Il résulte de tout ce qui précède que la requête de M. B… doit être rejetée en toutes ses conclusions, y compris celles aux fins d’injonction et celles présentées sur le fondement de l’article L. 761-1 du code de justice administrative.
D E C I D E :
Article 1er : La requête de M. B… est rejetée.
Article 2 : Le présent jugement sera notifié à M. A… B… et à la préfète de la Loire.

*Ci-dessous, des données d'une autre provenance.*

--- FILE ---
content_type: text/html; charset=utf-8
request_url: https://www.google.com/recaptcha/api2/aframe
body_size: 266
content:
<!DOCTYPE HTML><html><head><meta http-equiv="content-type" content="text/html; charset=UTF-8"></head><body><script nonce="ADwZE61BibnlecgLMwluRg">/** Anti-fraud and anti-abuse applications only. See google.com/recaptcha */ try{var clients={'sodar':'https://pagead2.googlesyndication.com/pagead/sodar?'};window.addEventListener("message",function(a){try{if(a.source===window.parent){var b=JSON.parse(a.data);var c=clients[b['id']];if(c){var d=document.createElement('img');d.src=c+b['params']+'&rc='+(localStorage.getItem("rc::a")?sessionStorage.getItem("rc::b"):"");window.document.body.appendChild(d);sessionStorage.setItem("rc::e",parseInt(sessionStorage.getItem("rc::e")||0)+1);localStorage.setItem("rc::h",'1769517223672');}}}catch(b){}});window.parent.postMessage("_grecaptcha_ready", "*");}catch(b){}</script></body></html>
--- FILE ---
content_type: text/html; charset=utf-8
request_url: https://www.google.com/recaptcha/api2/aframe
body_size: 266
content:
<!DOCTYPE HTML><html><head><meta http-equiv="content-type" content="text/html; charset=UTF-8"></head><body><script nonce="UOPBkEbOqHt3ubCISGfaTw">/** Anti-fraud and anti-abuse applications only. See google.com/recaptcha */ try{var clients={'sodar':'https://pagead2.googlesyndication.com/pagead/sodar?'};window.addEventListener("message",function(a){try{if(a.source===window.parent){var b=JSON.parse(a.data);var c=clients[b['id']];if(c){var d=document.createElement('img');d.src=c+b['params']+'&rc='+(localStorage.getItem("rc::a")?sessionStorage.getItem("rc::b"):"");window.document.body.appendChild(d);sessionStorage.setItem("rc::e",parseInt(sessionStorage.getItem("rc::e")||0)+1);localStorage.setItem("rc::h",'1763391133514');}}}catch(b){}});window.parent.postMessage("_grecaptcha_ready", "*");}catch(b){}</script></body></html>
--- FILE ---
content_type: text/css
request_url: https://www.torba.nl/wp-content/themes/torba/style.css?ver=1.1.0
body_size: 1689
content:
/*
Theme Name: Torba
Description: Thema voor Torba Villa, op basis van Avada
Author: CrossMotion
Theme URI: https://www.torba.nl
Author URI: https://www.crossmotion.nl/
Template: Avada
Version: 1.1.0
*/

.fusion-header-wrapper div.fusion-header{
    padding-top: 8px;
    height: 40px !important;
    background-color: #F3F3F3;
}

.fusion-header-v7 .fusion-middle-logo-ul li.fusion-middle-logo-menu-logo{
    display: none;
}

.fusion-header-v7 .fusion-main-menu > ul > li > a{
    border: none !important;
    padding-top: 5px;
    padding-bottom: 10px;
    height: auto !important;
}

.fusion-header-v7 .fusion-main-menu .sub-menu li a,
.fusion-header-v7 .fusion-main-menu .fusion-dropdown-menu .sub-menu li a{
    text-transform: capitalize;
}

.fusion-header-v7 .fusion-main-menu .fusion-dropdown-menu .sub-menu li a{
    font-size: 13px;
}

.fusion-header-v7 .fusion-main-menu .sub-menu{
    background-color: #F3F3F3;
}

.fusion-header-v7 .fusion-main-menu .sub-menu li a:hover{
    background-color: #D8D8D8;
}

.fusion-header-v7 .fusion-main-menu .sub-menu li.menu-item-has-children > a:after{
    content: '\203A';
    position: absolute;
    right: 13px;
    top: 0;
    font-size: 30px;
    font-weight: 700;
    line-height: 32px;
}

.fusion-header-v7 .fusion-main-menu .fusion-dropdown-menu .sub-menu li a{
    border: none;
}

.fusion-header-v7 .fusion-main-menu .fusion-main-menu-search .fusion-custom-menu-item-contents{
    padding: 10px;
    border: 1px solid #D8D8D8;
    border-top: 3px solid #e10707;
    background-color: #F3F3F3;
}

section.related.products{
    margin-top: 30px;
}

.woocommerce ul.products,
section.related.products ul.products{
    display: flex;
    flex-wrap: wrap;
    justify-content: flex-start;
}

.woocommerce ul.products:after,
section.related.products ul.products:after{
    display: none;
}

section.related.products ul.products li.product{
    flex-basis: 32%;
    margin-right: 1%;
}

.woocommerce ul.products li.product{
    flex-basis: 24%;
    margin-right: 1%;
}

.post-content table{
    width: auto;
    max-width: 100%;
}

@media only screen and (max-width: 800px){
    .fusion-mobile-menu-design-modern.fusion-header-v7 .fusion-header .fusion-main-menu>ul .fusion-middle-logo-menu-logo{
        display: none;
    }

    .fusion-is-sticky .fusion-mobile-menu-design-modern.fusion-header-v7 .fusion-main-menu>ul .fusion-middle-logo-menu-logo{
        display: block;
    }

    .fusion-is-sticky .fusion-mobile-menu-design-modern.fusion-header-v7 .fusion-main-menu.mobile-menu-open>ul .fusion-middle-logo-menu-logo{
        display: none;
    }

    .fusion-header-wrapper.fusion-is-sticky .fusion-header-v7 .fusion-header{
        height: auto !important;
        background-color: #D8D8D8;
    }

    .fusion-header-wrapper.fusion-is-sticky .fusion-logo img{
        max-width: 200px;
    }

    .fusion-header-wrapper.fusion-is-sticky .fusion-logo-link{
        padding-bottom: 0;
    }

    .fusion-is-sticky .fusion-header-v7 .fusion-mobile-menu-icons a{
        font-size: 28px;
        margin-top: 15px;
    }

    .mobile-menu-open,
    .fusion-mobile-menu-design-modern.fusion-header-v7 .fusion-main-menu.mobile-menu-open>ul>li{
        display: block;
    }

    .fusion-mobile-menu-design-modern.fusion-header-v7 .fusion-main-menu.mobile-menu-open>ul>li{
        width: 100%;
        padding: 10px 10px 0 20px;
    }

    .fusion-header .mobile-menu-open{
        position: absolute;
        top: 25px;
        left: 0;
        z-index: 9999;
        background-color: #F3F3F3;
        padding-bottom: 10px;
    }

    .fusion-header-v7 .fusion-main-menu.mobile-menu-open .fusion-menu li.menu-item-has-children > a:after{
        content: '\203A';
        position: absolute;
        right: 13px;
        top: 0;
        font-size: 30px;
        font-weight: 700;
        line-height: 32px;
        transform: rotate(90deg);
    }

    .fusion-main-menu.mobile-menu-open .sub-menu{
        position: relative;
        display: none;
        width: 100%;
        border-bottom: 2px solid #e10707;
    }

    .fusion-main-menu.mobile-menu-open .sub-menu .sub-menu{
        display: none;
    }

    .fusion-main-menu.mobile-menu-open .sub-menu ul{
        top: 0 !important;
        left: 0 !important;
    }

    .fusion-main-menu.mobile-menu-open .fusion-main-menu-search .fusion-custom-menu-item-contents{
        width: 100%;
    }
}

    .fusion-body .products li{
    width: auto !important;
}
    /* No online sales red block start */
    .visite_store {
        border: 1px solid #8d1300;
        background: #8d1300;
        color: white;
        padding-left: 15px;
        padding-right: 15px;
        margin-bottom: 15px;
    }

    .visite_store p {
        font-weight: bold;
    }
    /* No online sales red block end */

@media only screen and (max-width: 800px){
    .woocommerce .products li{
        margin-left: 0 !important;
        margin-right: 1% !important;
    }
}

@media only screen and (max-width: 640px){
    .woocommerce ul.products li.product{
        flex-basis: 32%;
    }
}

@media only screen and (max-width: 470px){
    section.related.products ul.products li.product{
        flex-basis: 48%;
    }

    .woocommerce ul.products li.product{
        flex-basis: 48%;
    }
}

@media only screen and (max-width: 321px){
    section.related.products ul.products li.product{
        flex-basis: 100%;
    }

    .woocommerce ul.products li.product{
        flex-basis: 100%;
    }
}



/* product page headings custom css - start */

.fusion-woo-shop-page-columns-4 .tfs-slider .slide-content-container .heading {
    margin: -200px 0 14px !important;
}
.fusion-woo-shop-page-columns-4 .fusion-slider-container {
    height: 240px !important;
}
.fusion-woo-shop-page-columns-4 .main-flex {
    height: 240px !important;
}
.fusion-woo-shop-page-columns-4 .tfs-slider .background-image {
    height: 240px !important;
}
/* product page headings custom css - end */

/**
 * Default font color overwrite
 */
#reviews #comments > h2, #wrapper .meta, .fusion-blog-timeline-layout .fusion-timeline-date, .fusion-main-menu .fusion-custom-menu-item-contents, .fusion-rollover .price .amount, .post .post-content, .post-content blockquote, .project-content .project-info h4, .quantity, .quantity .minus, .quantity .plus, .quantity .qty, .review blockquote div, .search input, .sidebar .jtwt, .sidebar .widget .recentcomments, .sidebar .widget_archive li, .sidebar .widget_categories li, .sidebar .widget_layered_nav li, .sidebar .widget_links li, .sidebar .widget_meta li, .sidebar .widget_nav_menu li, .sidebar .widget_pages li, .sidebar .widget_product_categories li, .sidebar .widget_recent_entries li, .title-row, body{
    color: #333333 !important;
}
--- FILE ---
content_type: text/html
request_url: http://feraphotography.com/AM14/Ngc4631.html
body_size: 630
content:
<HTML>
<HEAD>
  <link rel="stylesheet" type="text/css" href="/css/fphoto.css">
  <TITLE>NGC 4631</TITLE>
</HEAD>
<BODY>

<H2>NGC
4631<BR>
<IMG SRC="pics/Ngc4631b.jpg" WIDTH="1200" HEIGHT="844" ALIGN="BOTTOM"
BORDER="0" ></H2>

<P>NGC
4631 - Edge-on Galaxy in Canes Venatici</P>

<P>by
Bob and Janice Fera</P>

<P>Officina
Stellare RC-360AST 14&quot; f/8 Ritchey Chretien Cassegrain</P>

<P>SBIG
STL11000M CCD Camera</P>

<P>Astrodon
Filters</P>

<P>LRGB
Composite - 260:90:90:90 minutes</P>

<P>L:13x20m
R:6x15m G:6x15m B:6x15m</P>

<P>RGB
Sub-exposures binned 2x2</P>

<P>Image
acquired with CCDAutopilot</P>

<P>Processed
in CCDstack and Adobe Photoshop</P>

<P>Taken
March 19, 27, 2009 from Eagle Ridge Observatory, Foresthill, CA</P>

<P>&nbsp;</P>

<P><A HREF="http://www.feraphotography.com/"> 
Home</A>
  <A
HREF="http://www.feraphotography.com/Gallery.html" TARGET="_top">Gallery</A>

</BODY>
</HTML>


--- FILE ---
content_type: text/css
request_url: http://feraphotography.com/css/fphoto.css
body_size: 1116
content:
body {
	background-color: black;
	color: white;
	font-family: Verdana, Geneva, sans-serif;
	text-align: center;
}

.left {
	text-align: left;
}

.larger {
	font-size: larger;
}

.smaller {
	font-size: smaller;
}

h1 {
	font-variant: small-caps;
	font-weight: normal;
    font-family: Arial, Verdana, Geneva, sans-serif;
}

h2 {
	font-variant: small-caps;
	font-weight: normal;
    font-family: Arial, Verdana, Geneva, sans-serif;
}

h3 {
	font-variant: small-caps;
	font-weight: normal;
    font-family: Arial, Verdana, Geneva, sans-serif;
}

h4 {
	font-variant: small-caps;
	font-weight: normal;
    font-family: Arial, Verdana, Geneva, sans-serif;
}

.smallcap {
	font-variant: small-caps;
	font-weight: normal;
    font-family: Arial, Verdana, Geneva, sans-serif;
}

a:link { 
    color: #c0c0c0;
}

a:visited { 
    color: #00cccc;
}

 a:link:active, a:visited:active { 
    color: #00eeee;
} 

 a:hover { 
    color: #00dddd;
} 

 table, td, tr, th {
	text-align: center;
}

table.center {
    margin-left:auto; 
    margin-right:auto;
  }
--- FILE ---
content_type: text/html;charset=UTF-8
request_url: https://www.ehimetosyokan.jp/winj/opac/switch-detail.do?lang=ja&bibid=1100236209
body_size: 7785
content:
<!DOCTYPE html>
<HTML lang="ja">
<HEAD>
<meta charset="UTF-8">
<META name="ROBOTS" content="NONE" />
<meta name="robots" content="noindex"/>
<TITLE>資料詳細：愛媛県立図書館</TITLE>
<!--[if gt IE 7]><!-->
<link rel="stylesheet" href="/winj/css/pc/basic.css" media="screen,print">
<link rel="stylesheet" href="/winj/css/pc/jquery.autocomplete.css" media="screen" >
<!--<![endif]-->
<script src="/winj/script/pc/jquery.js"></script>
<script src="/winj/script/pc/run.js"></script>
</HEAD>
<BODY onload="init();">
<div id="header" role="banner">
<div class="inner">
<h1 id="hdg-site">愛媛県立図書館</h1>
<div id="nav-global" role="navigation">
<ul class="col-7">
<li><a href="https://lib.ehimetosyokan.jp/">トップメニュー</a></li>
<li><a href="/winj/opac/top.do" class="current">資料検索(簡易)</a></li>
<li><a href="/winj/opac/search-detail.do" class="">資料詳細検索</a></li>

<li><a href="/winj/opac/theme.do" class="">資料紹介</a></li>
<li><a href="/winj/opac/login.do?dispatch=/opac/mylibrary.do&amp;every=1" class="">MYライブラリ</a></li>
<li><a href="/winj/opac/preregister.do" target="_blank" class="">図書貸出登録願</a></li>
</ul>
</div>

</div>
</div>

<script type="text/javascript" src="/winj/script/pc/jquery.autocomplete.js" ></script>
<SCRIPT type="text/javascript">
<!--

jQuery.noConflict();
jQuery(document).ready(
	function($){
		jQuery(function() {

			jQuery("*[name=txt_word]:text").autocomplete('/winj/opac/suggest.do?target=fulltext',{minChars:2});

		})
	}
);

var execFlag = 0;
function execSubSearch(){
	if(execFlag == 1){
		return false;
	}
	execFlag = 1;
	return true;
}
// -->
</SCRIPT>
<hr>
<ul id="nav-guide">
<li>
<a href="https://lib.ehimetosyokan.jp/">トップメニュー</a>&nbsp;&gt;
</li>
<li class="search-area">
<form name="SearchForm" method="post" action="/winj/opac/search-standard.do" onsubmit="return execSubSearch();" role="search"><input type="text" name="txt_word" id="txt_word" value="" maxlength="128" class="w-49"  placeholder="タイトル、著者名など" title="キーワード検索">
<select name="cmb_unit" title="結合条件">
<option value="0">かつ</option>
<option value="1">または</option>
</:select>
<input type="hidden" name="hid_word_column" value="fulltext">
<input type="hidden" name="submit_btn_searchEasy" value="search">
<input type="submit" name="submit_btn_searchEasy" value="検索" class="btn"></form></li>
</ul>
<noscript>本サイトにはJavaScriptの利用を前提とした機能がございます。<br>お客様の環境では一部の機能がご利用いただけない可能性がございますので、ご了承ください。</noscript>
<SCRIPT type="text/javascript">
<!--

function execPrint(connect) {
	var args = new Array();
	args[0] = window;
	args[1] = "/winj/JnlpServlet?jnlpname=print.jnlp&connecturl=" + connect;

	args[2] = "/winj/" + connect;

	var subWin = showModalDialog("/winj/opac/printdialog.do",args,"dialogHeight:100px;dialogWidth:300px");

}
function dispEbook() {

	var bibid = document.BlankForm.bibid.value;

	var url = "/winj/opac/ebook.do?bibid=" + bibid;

Délibéré après l’audience du 21 novembre 2025, à laquelle siégeaient :
M. Clément, président,
Mme Viallet, première conseillère,
Mme Journoud, conseillère.
Rendu public par mise à disposition au greffe le 2 décembre 2025.
Le président,
M. Clément
L’assesseure la plus ancienne,
M-L Viallet
La greffière,
E. Seytre
La République mande et ordonne à la préfète de la Loire, en ce qui la concerne, et à tous commissaires de justice à ce requis, en ce qui concerne les voies de droit commun contre les parties privées, de pourvoir à l’exécution du présent jugement.